How to cut a person out of a picture using python

5 min readOct 21, 2020

Disclaimer, this tutorial is intended more for people who just need to remove the background on the image, and not for advanced computer vision developers.

In this tutorial, we will make a pipeline for high-quality automatic background removal around a person using AI.

The pipeline includes following steps:
1. Background areas selection.
2. Filtering.
3. The final cleaning.

Software installation

The project requires python with the installed jupyter, pytorch 1.6, torchvision and opencv.

We will install these programs for Windows 10, if you know how to do it yourself, skip this section.

At first, download Anaconda Individual Edition and install it(you can keep the default parameters of installer unchanged).

We need Anaconda **64-bit** graphical installer for Windows

Next, open Windows Menu>Anaconda3 (64-bit)>Anaconda Prompt.

Type pytorch installation commands in Anaconda console (shown below).

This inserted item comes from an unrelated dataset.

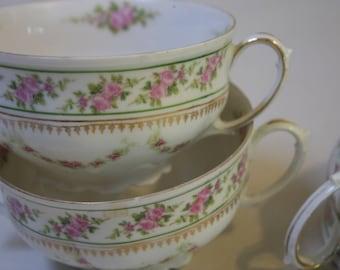 3 Antique Cream Soups Bouillon Cups Pink Roses Gilt Trim MZ Austria Altrohlau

conda install pytorch torchvision torchaudio cudatoolkit=10.2 -c pytorchconda install opencv

Now, we have python installation ready for use in Computer Vision & Image Processing tasks. Let’s create a script for our background deletion toolchain.

Background areas selection

Open Windows Menu>Anaconda3 (64-bit)>Jupyter Notebook.

Anaconda starts local server and opens Jupyter page in your default web browser. In web page Files menu select New>Python 3 like in the image below.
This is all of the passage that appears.